3.7.2. AChE Activities
AChE activities are shown in Figure 5(b). The AChE activities in the EM 20 and EM 50 groups (99.85% and 95.76%, respectively) were considerably lower than that of the HFD group (113.25%).
3.7.3. Expression Levels of Cholinergic Enzyme
AChE and ChAT expression levels are shown in Figure 5(c). The AChE expression level in the HFD group was significantly upregulated by 139.56%, 129.27%, and 148.55% compared to that in the NC group in the whole brain, hippocampus, and cerebral cortex, respectively (Figure 5(d)). The EM 50 group statistically downregulated AChE expression levels by 21.19%, 20.86%, and 38.16%, respectively. The choline acyltransferase (ChAT) expression level in the HFD group was significantly reduced by 45.14%, 52.05%, and 44.90% compared to that in the NC group in the whole brain, hippocampus, and cerebral cortex, respectively (Figure 5(e)). The EM 50 group statistically upregulated ChAT expression levels by 71.82%, 67.83%, and 74.96%, respectively.
3.8. Mitochondrial Activity
3.8.1. Mitochondrial ROS Contents
Mitochondrial ROS levels in the brain and liver are shown in Figures 6(a) and 6(b). The mitochondrial ROS content of the EM 20 (10564.42 and 7000.88 relative units/mg of protein) and EDM 50 (8848.16 and 7225.09 relative units/mg of protein) groups was reduced compared to the HFD group (11509.16 and 9381.66 relative units/mg of protein) in brain and liver tissues, respectively.
MMP levels in the brain and liver are shown in Figures 6(c) and 6(d). The MMP level of the EM 20 (1303.12 and 1010.12 relative units/mg of protein) and EM 50 (1485.56 and 1190.68 relative units/mg of protein) groups increased compared to the HFD group (512.21 and 757.40 relative units/mg of protein) in brain and liver tissues, respectively.

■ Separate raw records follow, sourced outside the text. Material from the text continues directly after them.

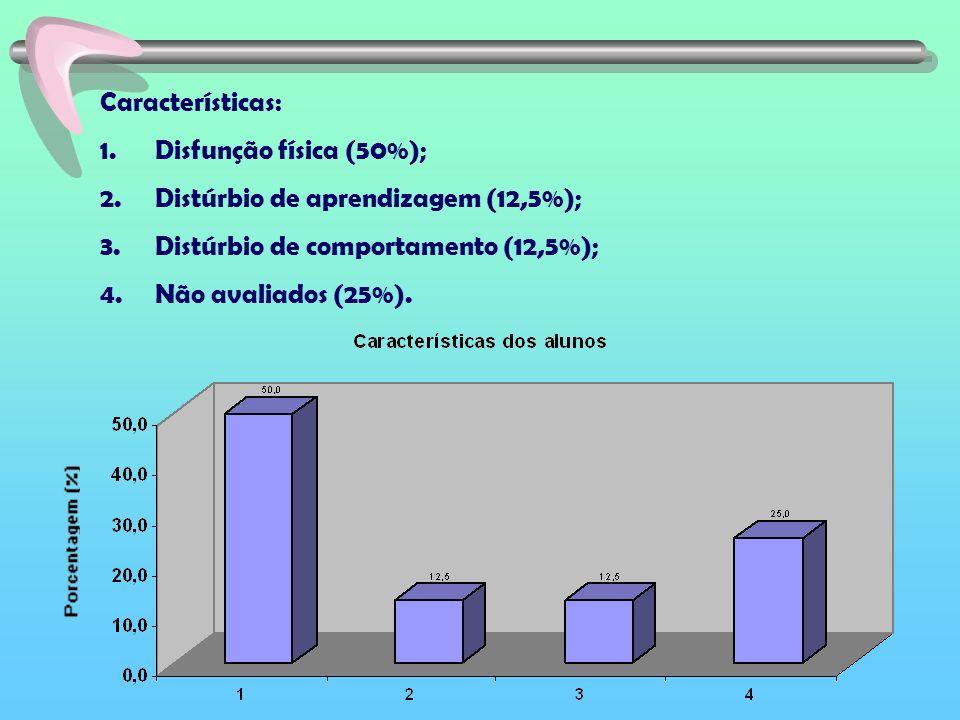 Características: 1. Disfunção física (50%); 2. Distúrbio de aprendizagem (12,5%); 3. Distúrbio de comportamento (12,5%); 4. Não avaliados (25%).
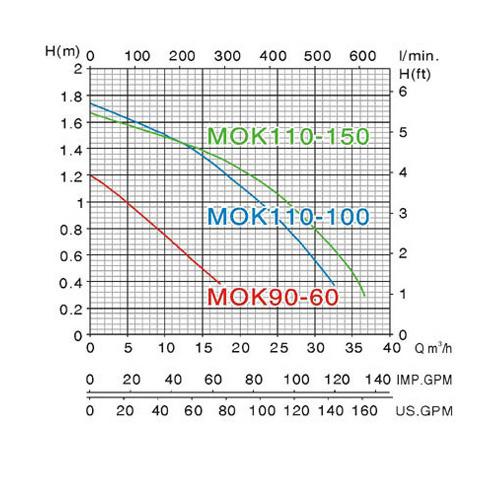 Biểu đồ lưu lượng cột áp của máy bơm nước Mastra MOK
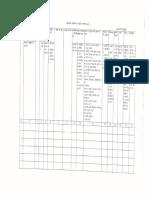 सामाजिक आर्थिक एवं जाति जनगणना 2011.pdf
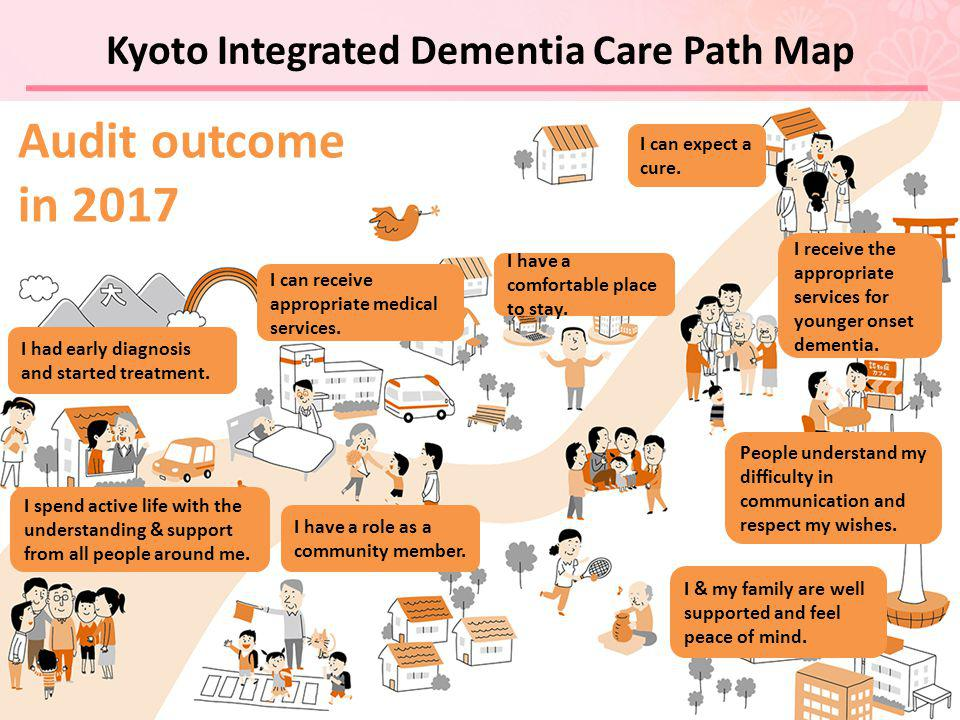 Kyoto Integrated Dementia Care Path Map Audit outcome in 2017 I had early diagnosis and started treatment.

3.9. Protein Expression in Hepatic Tissue
3.9.1. Hepatic Inflammation
Hepatic protein expressions related to inflammation are presented in Figure 7. TNF-α (136.17%), tumor necrosis factor receptor 1 (TNFR1) (146.00%), phosphorylated insulin receptor substrate-1 (p-IRS-1) (148.26%), phospho-c-Jun N terminal kinase (p-JNK) (139.73%), IL-1β (162.72%), nitric oxide synthase (iNOS) (130.13%), and cyclooxygenase-2 (COX-2) (166.43%) expression levels in the HFD group were significantly upregulated compared to that in the NC group. The EM 50 group statistically downregulated TNF-α (4.50%), TNFR1 (14.86%), p-IRS-1 (26.43%), p-JNK (14.18%), IL-1β (20.14%), iNOS (24.74%), and COX-2 (15.53%) expression levels compared to the HFD group.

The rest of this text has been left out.